Chicken is first, here’s the turn in

Friday @ the Royal: prep day

Posted in iBBQ, iChef, iTravel on October 2nd, 2009 by Andy Husbands

Arrived last night at tenish, (chris hart, iQue’s pitmaster, flew in and got here a little after we did) put the cooker (Jambo pit) in place, emptied the rv of coolers and gear and settled down for some serious poker and bourbon. We played till about 2am then crashed.

Up at 7am. Today is mainly filled with setting up camp and getting ready for the invitational BBQ competitions tomorrow (we start cooking tonight at 11- briskets and pork) and the sides competitions.

For the BBQ meats we trim, inject, and rub building unique layers of flavor. The side dishes we are running tests, just made the most tasty pumpkin puree thanks to chef John Delpha. Blanched potatoes for tots and braised the beans in Bill Arnold’s Blues Hog sauce.

Team next to us, Montley Que, is making gumbo so we’re off to try some then a shrimp boil at Transformer BBQ, then to see Gari and his team from Jamaica for Red Stripe and Appleton Rum.

Meats will be fired later, Chris, Kenny and Jamie will stay up all night to watch the fire, I’ll be up at 6 to enter the grits comp..

I’ll take pictures of tomorrows entries, here’s today’s piks…

Meeting a BBQ legend

Posted in iBBQ, iTravel on October 1st, 2009 by Andy Husbands

We are still driving to Kansas City, been driving straight thru with ed, ken, and i driving in 3 hour shifts, we project our eta is 10pm.

We had breakfast at Cracker Barrel, of course, and then decided we’d try to find some killer BBQ for lunch.

Thanks to Yelp we realized that 17th Street, Murphysboro IL, selected by Food & Wine magazine as having Best Ribs in America, was only a hour out of the way. Actually, not really on the way, not for ribs that is.

I met Amy Mills years back when she was writing with her father (BBQ legend Mike Mills) Peace, Love, and Barbeque. A cookbook fearuring recipes from bbq cookers around the country, I am honored to have contributed a recipe in it.

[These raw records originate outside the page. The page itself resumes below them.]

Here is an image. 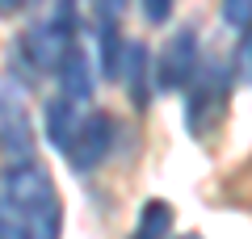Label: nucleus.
Returning a JSON list of instances; mask_svg holds the SVG:
<instances>
[{
    "instance_id": "1",
    "label": "nucleus",
    "mask_w": 252,
    "mask_h": 239,
    "mask_svg": "<svg viewBox=\"0 0 252 239\" xmlns=\"http://www.w3.org/2000/svg\"><path fill=\"white\" fill-rule=\"evenodd\" d=\"M227 89H231V80H227L223 63H206L202 71H193V80H189V101H185V126L198 139H206L223 122Z\"/></svg>"
},
{
    "instance_id": "2",
    "label": "nucleus",
    "mask_w": 252,
    "mask_h": 239,
    "mask_svg": "<svg viewBox=\"0 0 252 239\" xmlns=\"http://www.w3.org/2000/svg\"><path fill=\"white\" fill-rule=\"evenodd\" d=\"M4 202H9V210L21 218V214L55 202V185L34 159H21V164H9V172H4Z\"/></svg>"
},
{
    "instance_id": "3",
    "label": "nucleus",
    "mask_w": 252,
    "mask_h": 239,
    "mask_svg": "<svg viewBox=\"0 0 252 239\" xmlns=\"http://www.w3.org/2000/svg\"><path fill=\"white\" fill-rule=\"evenodd\" d=\"M109 147H114V118L109 114H84L80 126H76L72 147L63 151V155L72 159L76 172H93L109 155Z\"/></svg>"
},
{
    "instance_id": "4",
    "label": "nucleus",
    "mask_w": 252,
    "mask_h": 239,
    "mask_svg": "<svg viewBox=\"0 0 252 239\" xmlns=\"http://www.w3.org/2000/svg\"><path fill=\"white\" fill-rule=\"evenodd\" d=\"M198 71V34L193 30H177L168 38V46L160 51V63H156V80L160 89H185Z\"/></svg>"
},
{
    "instance_id": "5",
    "label": "nucleus",
    "mask_w": 252,
    "mask_h": 239,
    "mask_svg": "<svg viewBox=\"0 0 252 239\" xmlns=\"http://www.w3.org/2000/svg\"><path fill=\"white\" fill-rule=\"evenodd\" d=\"M55 76H59V89H63L59 97H67V101H89L93 97V67H89L80 46H72V51L63 55Z\"/></svg>"
},
{
    "instance_id": "6",
    "label": "nucleus",
    "mask_w": 252,
    "mask_h": 239,
    "mask_svg": "<svg viewBox=\"0 0 252 239\" xmlns=\"http://www.w3.org/2000/svg\"><path fill=\"white\" fill-rule=\"evenodd\" d=\"M80 109H76V101H67V97H55L51 105H46V139L55 143L59 151H67L72 147V139H76V126H80Z\"/></svg>"
},
{
    "instance_id": "7",
    "label": "nucleus",
    "mask_w": 252,
    "mask_h": 239,
    "mask_svg": "<svg viewBox=\"0 0 252 239\" xmlns=\"http://www.w3.org/2000/svg\"><path fill=\"white\" fill-rule=\"evenodd\" d=\"M118 80L126 84L130 101H135L139 109H147V80H152V71H147V51H143L139 42H126V55H122V71H118Z\"/></svg>"
},
{
    "instance_id": "8",
    "label": "nucleus",
    "mask_w": 252,
    "mask_h": 239,
    "mask_svg": "<svg viewBox=\"0 0 252 239\" xmlns=\"http://www.w3.org/2000/svg\"><path fill=\"white\" fill-rule=\"evenodd\" d=\"M168 235H172V206L160 202V197L143 202L139 222H135V231H130V239H168Z\"/></svg>"
},
{
    "instance_id": "9",
    "label": "nucleus",
    "mask_w": 252,
    "mask_h": 239,
    "mask_svg": "<svg viewBox=\"0 0 252 239\" xmlns=\"http://www.w3.org/2000/svg\"><path fill=\"white\" fill-rule=\"evenodd\" d=\"M59 197L46 206H38V210L21 214V239H59Z\"/></svg>"
},
{
    "instance_id": "10",
    "label": "nucleus",
    "mask_w": 252,
    "mask_h": 239,
    "mask_svg": "<svg viewBox=\"0 0 252 239\" xmlns=\"http://www.w3.org/2000/svg\"><path fill=\"white\" fill-rule=\"evenodd\" d=\"M122 55H126V42L118 34V21H101V71L109 80H118V71H122Z\"/></svg>"
},
{
    "instance_id": "11",
    "label": "nucleus",
    "mask_w": 252,
    "mask_h": 239,
    "mask_svg": "<svg viewBox=\"0 0 252 239\" xmlns=\"http://www.w3.org/2000/svg\"><path fill=\"white\" fill-rule=\"evenodd\" d=\"M219 13L231 30H248L252 26V0H219Z\"/></svg>"
},
{
    "instance_id": "12",
    "label": "nucleus",
    "mask_w": 252,
    "mask_h": 239,
    "mask_svg": "<svg viewBox=\"0 0 252 239\" xmlns=\"http://www.w3.org/2000/svg\"><path fill=\"white\" fill-rule=\"evenodd\" d=\"M235 76H240L244 84H252V26L244 30V38H240V51H235Z\"/></svg>"
},
{
    "instance_id": "13",
    "label": "nucleus",
    "mask_w": 252,
    "mask_h": 239,
    "mask_svg": "<svg viewBox=\"0 0 252 239\" xmlns=\"http://www.w3.org/2000/svg\"><path fill=\"white\" fill-rule=\"evenodd\" d=\"M139 4H143L147 26H164V21L172 17V9H177V0H139Z\"/></svg>"
},
{
    "instance_id": "14",
    "label": "nucleus",
    "mask_w": 252,
    "mask_h": 239,
    "mask_svg": "<svg viewBox=\"0 0 252 239\" xmlns=\"http://www.w3.org/2000/svg\"><path fill=\"white\" fill-rule=\"evenodd\" d=\"M93 9H97V17H101V21H122L126 0H93Z\"/></svg>"
},
{
    "instance_id": "15",
    "label": "nucleus",
    "mask_w": 252,
    "mask_h": 239,
    "mask_svg": "<svg viewBox=\"0 0 252 239\" xmlns=\"http://www.w3.org/2000/svg\"><path fill=\"white\" fill-rule=\"evenodd\" d=\"M21 9V0H0V17H13Z\"/></svg>"
},
{
    "instance_id": "16",
    "label": "nucleus",
    "mask_w": 252,
    "mask_h": 239,
    "mask_svg": "<svg viewBox=\"0 0 252 239\" xmlns=\"http://www.w3.org/2000/svg\"><path fill=\"white\" fill-rule=\"evenodd\" d=\"M0 239H4V210H0Z\"/></svg>"
},
{
    "instance_id": "17",
    "label": "nucleus",
    "mask_w": 252,
    "mask_h": 239,
    "mask_svg": "<svg viewBox=\"0 0 252 239\" xmlns=\"http://www.w3.org/2000/svg\"><path fill=\"white\" fill-rule=\"evenodd\" d=\"M185 239H202V235H185Z\"/></svg>"
}]
</instances>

Quickly emailed her to see if she or Mike would be there, she wasn’t going to be but wrote Mike would! We were sooo psyched!

Mike Mills is a three time Memphis in May champion as well as numerous other competitions and owns many BBQ restaurants. He gave us a tour, and treated to some of the best BBQ eva! What a great guy.

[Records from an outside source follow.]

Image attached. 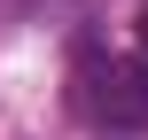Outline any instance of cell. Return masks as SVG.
<instances>
[{
    "label": "cell",
    "instance_id": "obj_1",
    "mask_svg": "<svg viewBox=\"0 0 148 140\" xmlns=\"http://www.w3.org/2000/svg\"><path fill=\"white\" fill-rule=\"evenodd\" d=\"M94 109L109 125H148V62H101L94 70Z\"/></svg>",
    "mask_w": 148,
    "mask_h": 140
},
{
    "label": "cell",
    "instance_id": "obj_2",
    "mask_svg": "<svg viewBox=\"0 0 148 140\" xmlns=\"http://www.w3.org/2000/svg\"><path fill=\"white\" fill-rule=\"evenodd\" d=\"M140 62H148V8H140Z\"/></svg>",
    "mask_w": 148,
    "mask_h": 140
}]
</instances>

We’re three hours out from kc, and then the craziness starts….

Here’s some pictures from the visit

Worlds biggest bbq competition Kansas City Royal here we come Team iQue

Posted in iBBQ, iChef, iTravel on September 30th, 2009 by Andy Husbands

Ed Doyle and I are finally on the road. Between picking up the RV, getting the smoker, and loading up five hours dissapeared….

We’re on 90 heading to Nyac to pick up Ken Goodman and then a straign shot to Kansas City.

Here’s what this weekend will entail:
Friday night:
10 thousand person party
shrimp boil with the transformer team, start cooking meats for invitational BBQ comp-about 85 teams

Saturday
7:15 am, ugh, ‘kiss my grits’ competition
Noon BBQ turn ins start
Awards 5?
Start cooking meats for Sundays open BBQ comps, about 500 teams
Texas hold’em tournament
Red Stripe party at Gari’s from jamaica team site

Sunday
BBQ turn ins
Sides comps: veg, potato, beans, dessert
Awards

A very long fun weekend, with lots of poker, Harpoon Beer (we love our sponsor!), laughs, and hard core BBQ comps.